# My Bucket List Build



## SandDadLS2

I'm new to home audio / theater but a "veteran" to car audio. I've done 12 10's on a Malibu boat's wakeboard tower. I've done a Lexus GS400 with a full fiberglass dash and center console to house 8 10's all inside the cab (4 captain seats and motorized amps in the trunk). I've also done a "walled" Sprinter van with 15 12's braced with 2x4's.So on and so on. Car audio has always been a hobby of mine. I only work during the summer months so I need something to keep myself busy during the winter months. I work in my backyard so it only makes sense to do a build for my shop. I've done many builds but I know I haven't done it all. I'd like to call this one my "bucket list build." All the things I could think of that I've never done before all put into one build. 

I've never...

dealt with plexiglass.
had to deal with threaded inserts much.
worked with Birch.
a home audio system.
installed LED lights in a sub box.
painted a sub box before. (always did upholstery or carpet)
stained wood.
hid wires. (To this degree)
used an 18 in sub.
used / bent copper rod.
focused on art / appearance.

Here's the info / specs (be gentle everyone, like I said I'm new to home audio)

all wiring hiding inside the wood
solid copper rod to speaker. (no ugly dangling wires)
can't see any of the LED lights from the plexiglass windows
Sony STR-DH790 receiver
(2) Polk Audio XT70 floor speakers
(2) Polk Audio XT20 bookshelf speakers
SI HT-18 V3
Behringer NX6000 (overkill but I couldn't find a NX3000)

--------------------

Task list
1. In the bucket list build post, which amplifier is listed in the specs?
2. Retype the bucket list build post above, everything from "a home audio" down to "ugly dangling wires)".
3. Write what comes next in the bucket list build post above, picking up after its final line.

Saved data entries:
--------------------

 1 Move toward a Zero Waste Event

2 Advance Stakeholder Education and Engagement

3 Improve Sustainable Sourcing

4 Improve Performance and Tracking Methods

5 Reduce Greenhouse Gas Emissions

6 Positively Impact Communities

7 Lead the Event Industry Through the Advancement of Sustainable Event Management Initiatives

--------------------

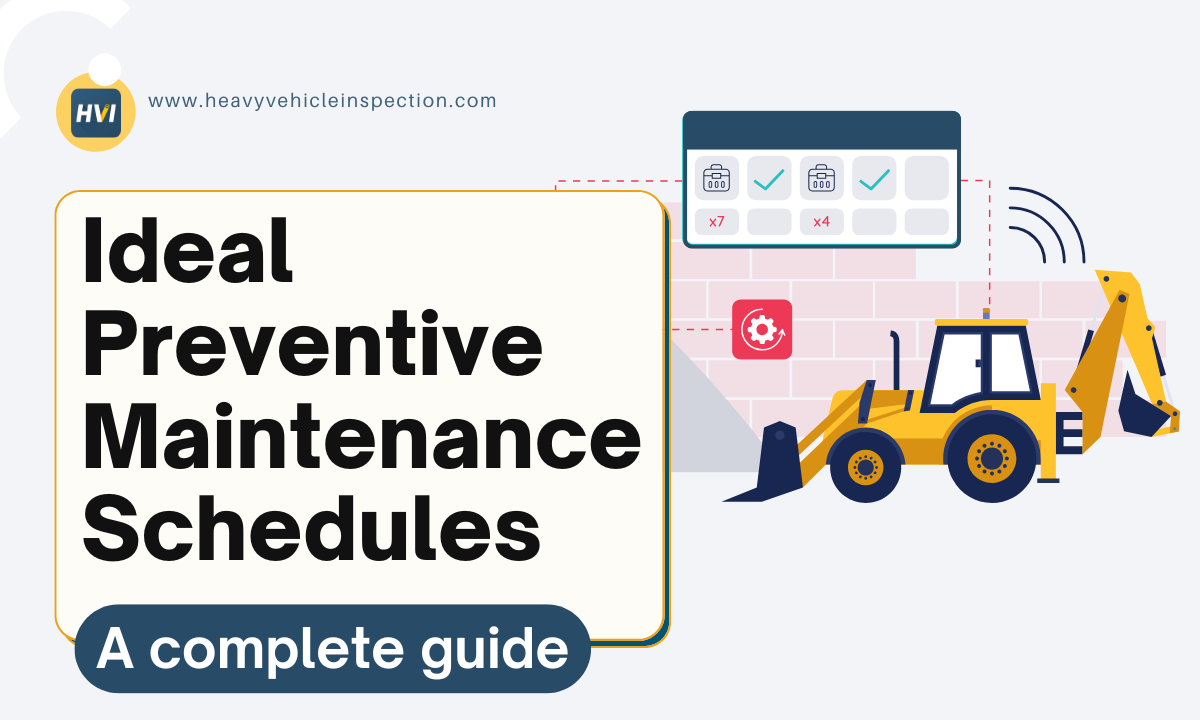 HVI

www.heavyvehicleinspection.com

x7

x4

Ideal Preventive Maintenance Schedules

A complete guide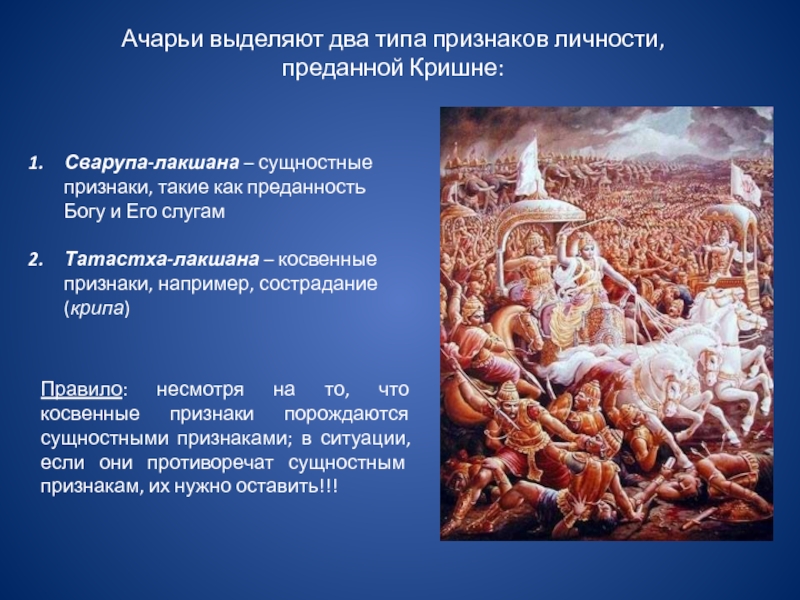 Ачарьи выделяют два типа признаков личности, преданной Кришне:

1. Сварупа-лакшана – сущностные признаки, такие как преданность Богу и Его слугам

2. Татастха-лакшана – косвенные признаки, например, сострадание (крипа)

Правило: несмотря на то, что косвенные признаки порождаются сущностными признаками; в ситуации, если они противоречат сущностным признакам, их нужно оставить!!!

--------------------

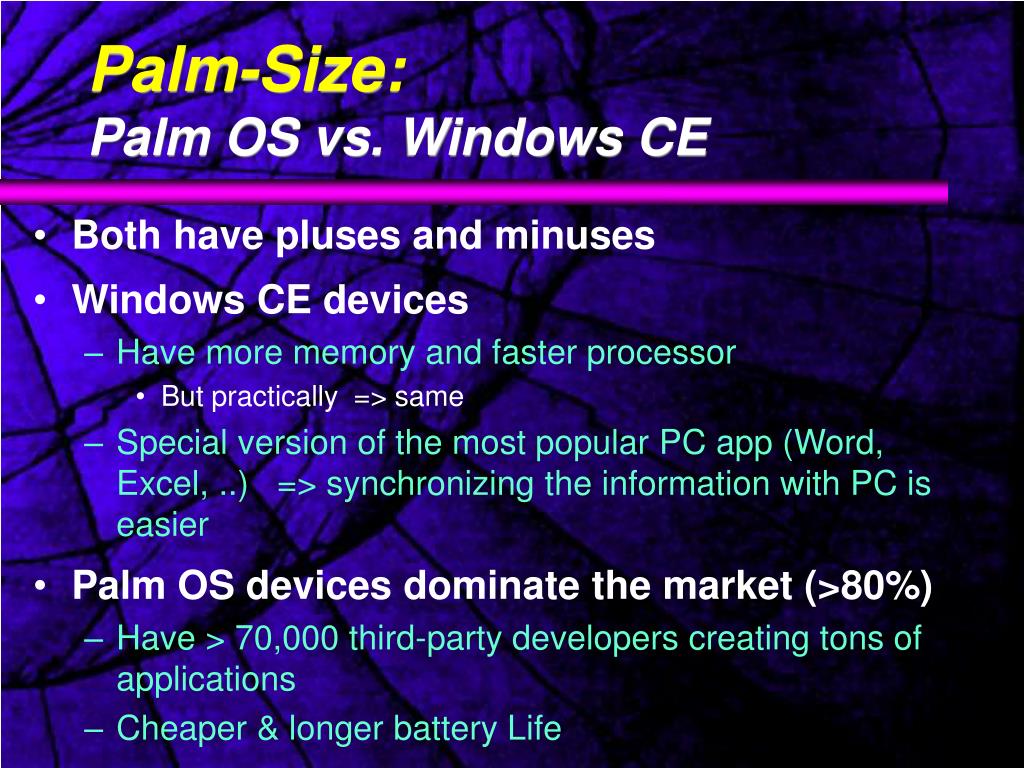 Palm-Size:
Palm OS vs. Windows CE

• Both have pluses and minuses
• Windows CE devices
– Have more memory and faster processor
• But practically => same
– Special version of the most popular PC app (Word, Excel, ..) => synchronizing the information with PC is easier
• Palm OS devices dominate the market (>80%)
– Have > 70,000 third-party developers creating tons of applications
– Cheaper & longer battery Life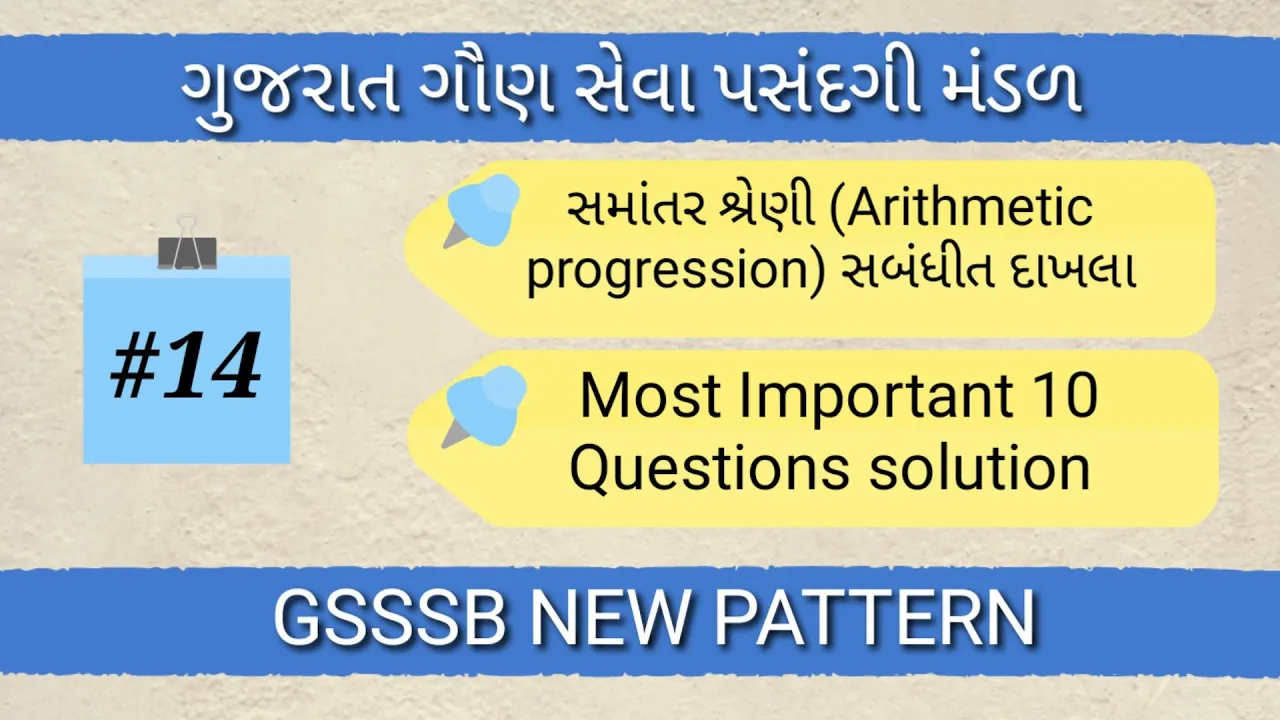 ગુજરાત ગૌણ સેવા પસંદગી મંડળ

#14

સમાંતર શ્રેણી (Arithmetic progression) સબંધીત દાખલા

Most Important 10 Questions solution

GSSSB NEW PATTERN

--------------------

Outputs in order
1. A Behringer NX6000.

2.
a home audio system.
installed LED lights in a sub box.
painted a sub box before. (always did upholstery or carpet)
stained wood.
hid wires. (To this degree)
used an 18 in sub.
used / bent copper rod.
focused on art / appearance.

Here's the info / specs (be gentle everyone, like I said I'm new to home audio)

all wiring hiding inside the wood
solid copper rod to speaker. (no ugly dangling wires)

3.
Initial cabinet volume = 10.6 cu ft
Horizontal brace displacement = .26 cu ft
Vertical brace displacement = .20 cu ft
Port displacement = 1.74 cu ft
Net volume = 8.2 cu ft
Tuned to 20 Hz










Here is my overall idea. Nothing too fancy but the inside is where it gets interesting.










The 5 interlocking braces are the focal point. With the LED's lighting up the inside I want everyone to look inside like it's a fish tank.

I'm currently 90% done. I'll post more pictures and info of the entire build soon.


----------



## SandDadLS2

I started by cutting all the pieces. Every piece was labeled and grouped together. I believe there was a total of 50 pieces cut. I had pieces everywhere. I did a combination of MDF and Birch. Basically it is MDF on the inside and Birch on the outside. Front is 2in thick and all the other sides are 1.25in. The Birch is intended to be the beauty "skin" that I'm staining. It should definitely help also with structure. 


















The first part I put together was the bottom part of the port. It was almost a box inside the box. I had to paint it first due to lack of access once it was put together. I quickly realized that painting this box the way I wanted was going to be a long process. Seal all the edges. Dry and sand. Prime the surfaces. Dry and sand. 2 coats of paint. Sanding in between coats. 2 coats of clear. Sanding in between coat. I want the white so glossy that it looks wet all the time. 



























Once the base was made I just started building up from there. If you are wondering what the wiggly marker lines are on some of pieces or why there are weird notches in some places, just wait you'll see what they are for.


----------



## SandDadLS2

Now it is time for the braces. 5 interlocking pieces with a bunch of windows. There are 2 sets of speaker wires and 6 sets of LED wires all being ran through these braces. It ended up being a tunnel maze. 










I drew out all the braces to see if I liked how they looked. Some of the wiggly lines are being cut out and some are for the wire tunnels. 










I figured it would be easier and cleaner to make a router jig. With all those different sized windows this should made it nicer. If you look closely at the picture you will notice that I also had to modify a router bit for this jig. Quad bearing flush trim bit to reach both upper and lower decks of the jig. It worked perfectly.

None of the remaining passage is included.